A view of Hong Kong Photo: VCG
Goldman Sachs has significantly raised its 2025 forecast for southbound fund flows under the mainland-Hong Kong stock connects, raising the estimate from $75 billion to $110 billion, citing the growing attractiveness of Hong Kong stocks.
Goldman Sachs said in a report that the upward revision reflects the more attractive H-share profiles in terms of earnings growth, valuation and dividend yields, as well as the expanded investable universe due to newly listed and home-coming companies.
According to Goldman Sachs, southbound flows had the strongest start of the year and become the key capital driver for H shares. Southbound investors had $78 billion net buying year-to-date, 75 percent of the full-year inflows in 2024. Purchases of AI technology and high-dividend-yield stocks contributed $29 billion and $22 billion, about 65 percent of year-to-date Southbound inflows.
Southbound investors hold $577 billion worth of Hong Kong-listed stocks, accounting for 13 percent of the listed market cap of Southbound eligible stocks, up from 10 percent a year ago. Their turnover contribution rose from 17 percent in 2024 to 21 percent year-to-date on average, Goldman Sachs said.
Notably, various global financial institutions have also raised their forecast for Chinese stocks. In March, Goldman Sachs raised its target price for emerging markets stocks, projecting that the AI-powered rally in Chinese equities could boost other markets as well, according to Reuters.
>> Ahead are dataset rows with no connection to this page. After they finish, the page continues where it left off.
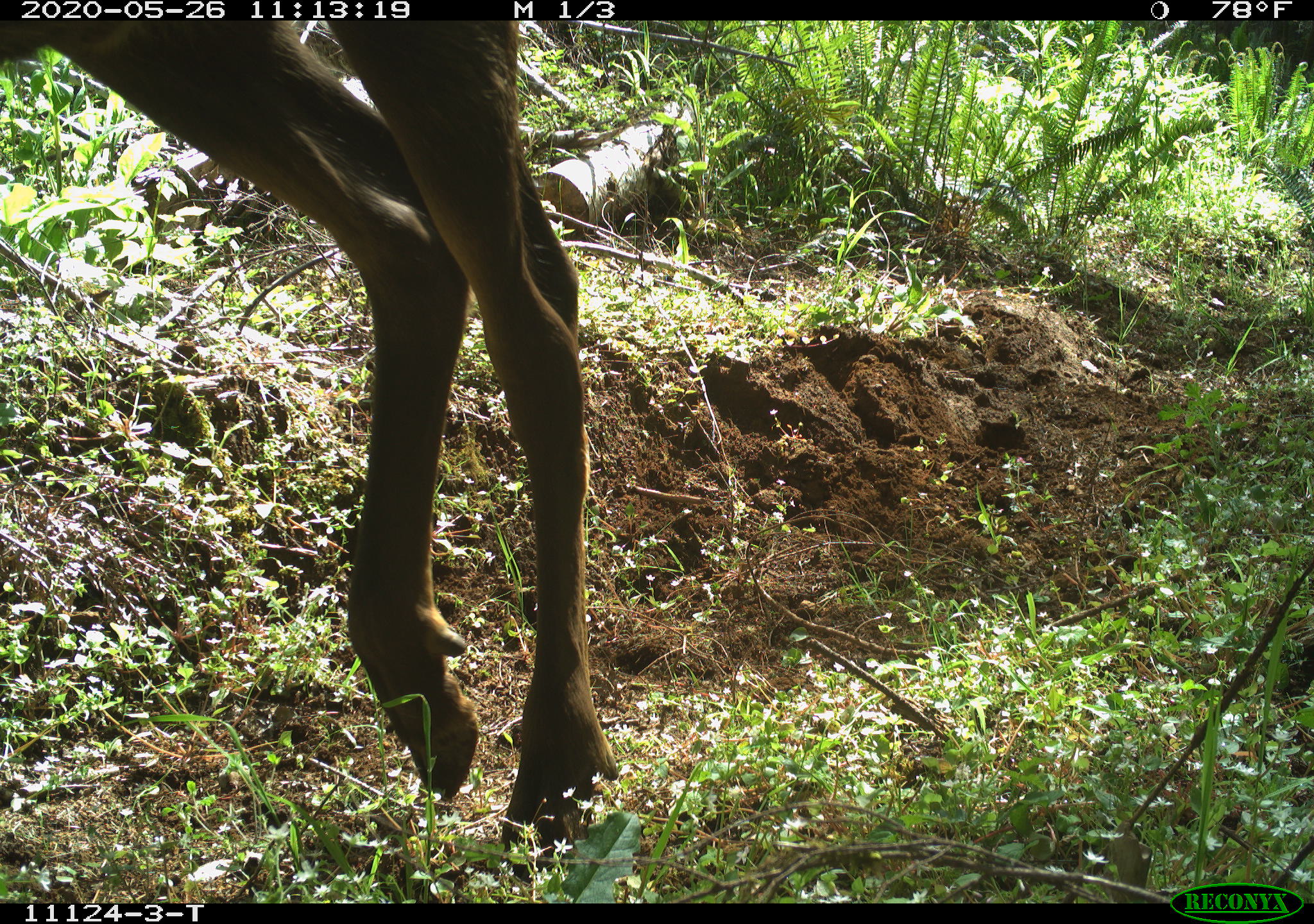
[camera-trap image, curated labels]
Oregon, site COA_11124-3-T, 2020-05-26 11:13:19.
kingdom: Animalia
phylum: Chordata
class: Mammalia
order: Artiodactyla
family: Cervidae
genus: Cervus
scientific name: Cervus canadensis roosevelti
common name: roosevelt elk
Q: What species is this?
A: Roosevelt elk (Cervus canadensis roosevelti).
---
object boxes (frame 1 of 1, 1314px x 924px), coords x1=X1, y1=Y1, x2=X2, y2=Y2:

Xi Junyang, a professor at the Shanghai University of Finance and Economics, told the Global Times on Monday that there are two main reasons for growing southbound trading.
First, the current valuation of Hong Kong stocks is relatively low, making them more attractive to investors; Second, Hong Kong stocks also attract a large amount of international capital, and the overall trend shows a clear upward momentum, Xi Junyang said.
China Galaxy Securities said in a research note on Monday that the central government's pledge to implement more proactive and effective macro policies amid "the uncertainty of drastic changes in the external environment" will also support a steady increase in the earnings of Hong Kong stocks.
According to data from Chinese financial information services provider Wind, technology, consumer, and financial sectors have emerged as key focus areas for southbound funds.
In a blog post on April 13, Hong Kong's Financial Secretary Paul Chan Mo-po emphasized the city's readiness to proactively attract high-quality issuers from around the world to list in Hong Kong.
"The city already has a regulatory framework that facilitates dual or secondary listings for overseas listed companies. In light of recent global developments, I have instructed the Securities and Futures Commission and Hong Kong Exchanges and Clearing Limited (HKEX) to be fully prepared for the potential return of Chinese Concept Stocks listed abroad," Chan wrote.
"HKEX will also enhance its outreach and promotion in the ASEAN and Middle East markets to attract more quality enterprises from these regions to list in Hong Kong, while drawing in additional international capital and further strengthening Hong Kong's position as a global financial center," Chan wrote.